STORED DATA START

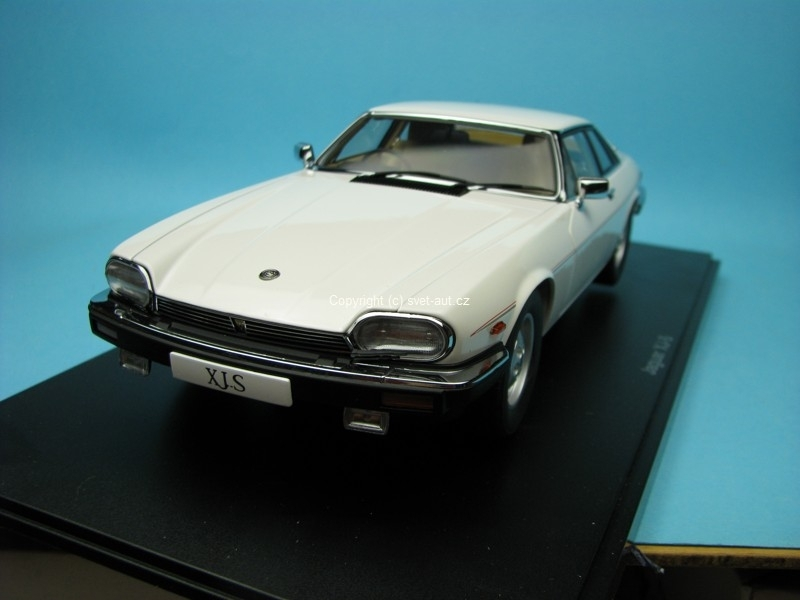 Jaguar XJ-S Coupé white 1:18 Autoart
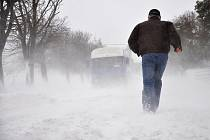 Sněhová kalamita zasáhla ve čtvrtek i Drahanskou vrchovinu. Takto to vypadalo v poledne na silnici mezi Protivanovem a Malým Hradiskem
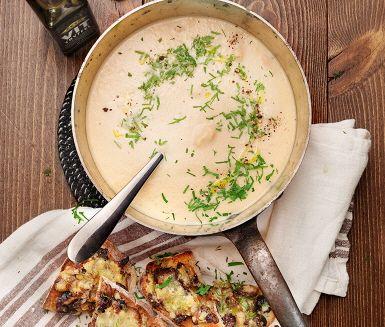 En makalöst god rotsellerisoppa där svamptoasten är ett givet komplement. Crème fraichen i soppan bidrar till en fantastiskt krämig konsistens, och den färska persiljan gör kryddningen komplett. Toasten gjord på champinjonfräs toppas med en smakrik ost och avslutas i ugnen innan den serveras med soppan.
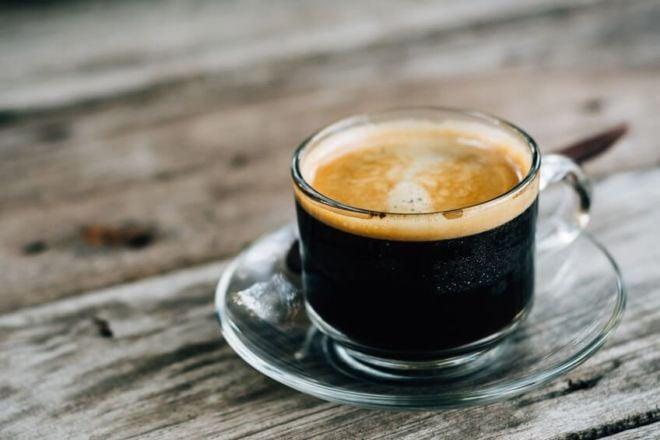 Caffe Americano in einer Tasse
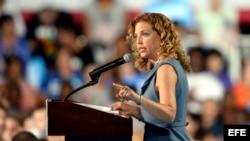 Debbie Wasserman Schultz durante un acto de campaña en Tampa, Florida.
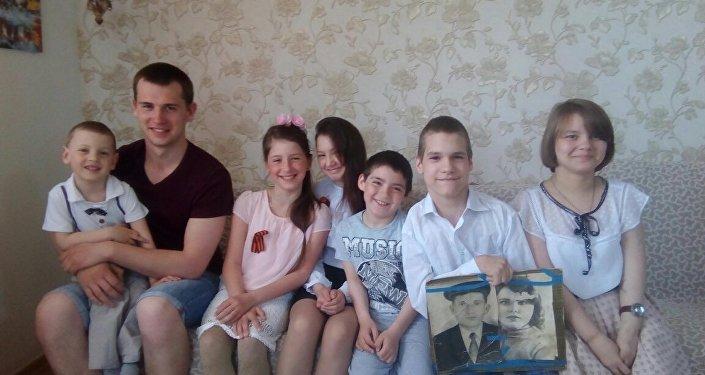 库兹涅佐夫家中的小孩子们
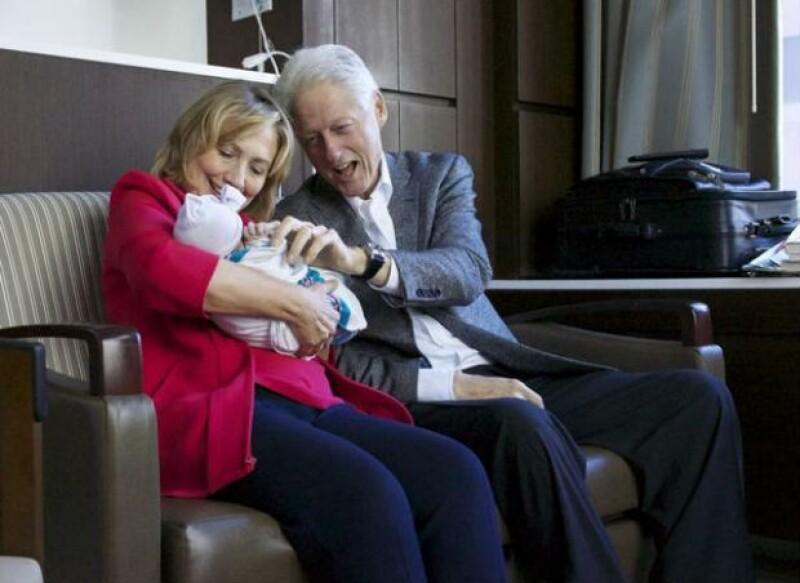 La hija del ex presidente de Estados Unidos, Chelsea, y su esposo Marc, presentaron a su recién nacida por medio de las redes sociales; sus abuelos, Hillary y Bill también posaron cargando a la bebé.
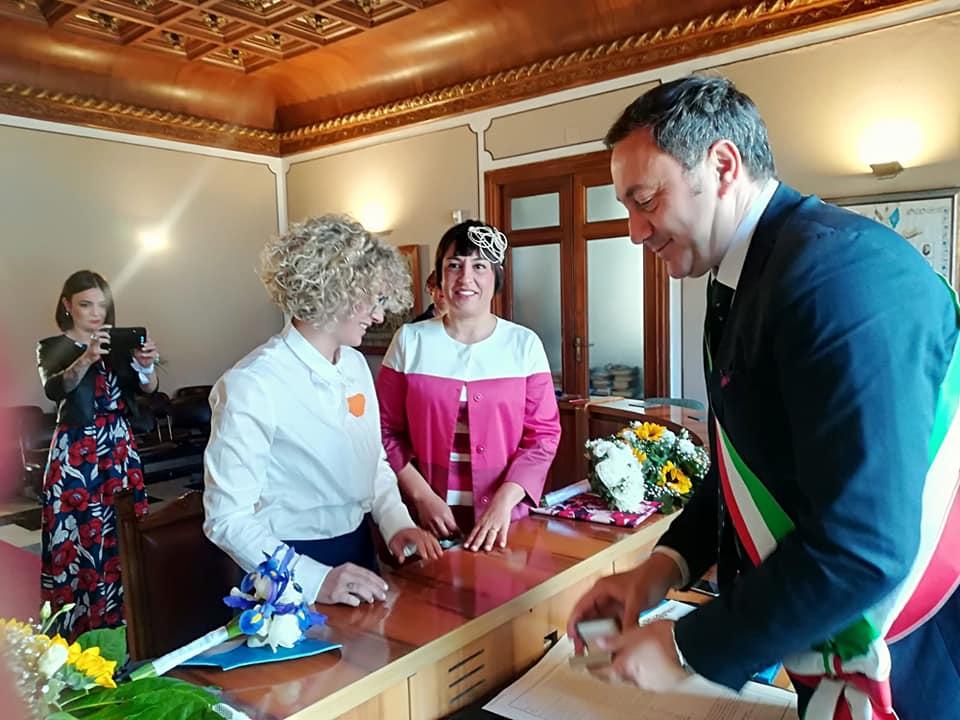 Matrimonio Spiaggia Favignana : Favignana celebrata la prima unione civile tra due donne news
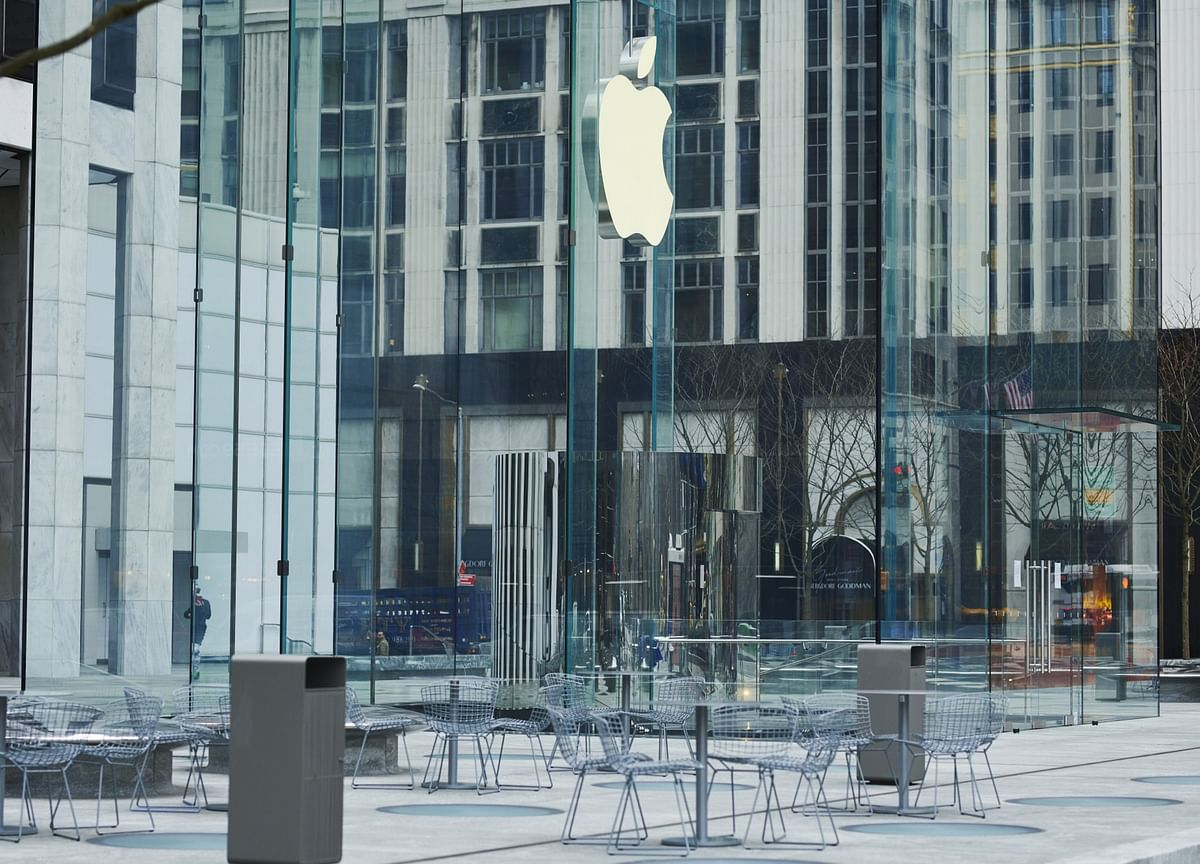 Apple To Reopen 25 U.S. Stores, 12 in Canada This Week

STORED DATA END

▸ **WORK REQUEST**: What is needed is the listing above, repeated verbatim, without its images.

▸ **OUTPUT FOR THIS TASK**:
 Jaguar XJ-S Coupé white 1:18 Autoart
 Sněhová kalamita zasáhla ve čtvrtek i Drahanskou vrchovinu. Takto to vypadalo v poledne na silnici mezi Protivanovem a Malým Hradiskem
 En makalöst god rotsellerisoppa där svamptoasten är ett givet komplement. Crème fraichen i soppan bidrar till en fantastiskt krämig konsistens, och den färska persiljan gör kryddningen komplett. Toasten gjord på champinjonfräs toppas med en smakrik ost och avslutas i ugnen innan den serveras med soppan.
 Caffe Americano in einer Tasse
 Debbie Wasserman Schultz durante un acto de campaña en Tampa, Florida.
 库兹涅佐夫家中的小孩子们
 La hija del ex presidente de Estados Unidos, Chelsea, y su esposo Marc, presentaron a su recién nacida por medio de las redes sociales; sus abuelos, Hillary y Bill también posaron cargando a la bebé.
 Matrimonio Spiaggia Favignana : Favignana celebrata la prima unione civile tra due donne news
 Apple To Reopen 25 U.S. Stores, 12 in Canada This Week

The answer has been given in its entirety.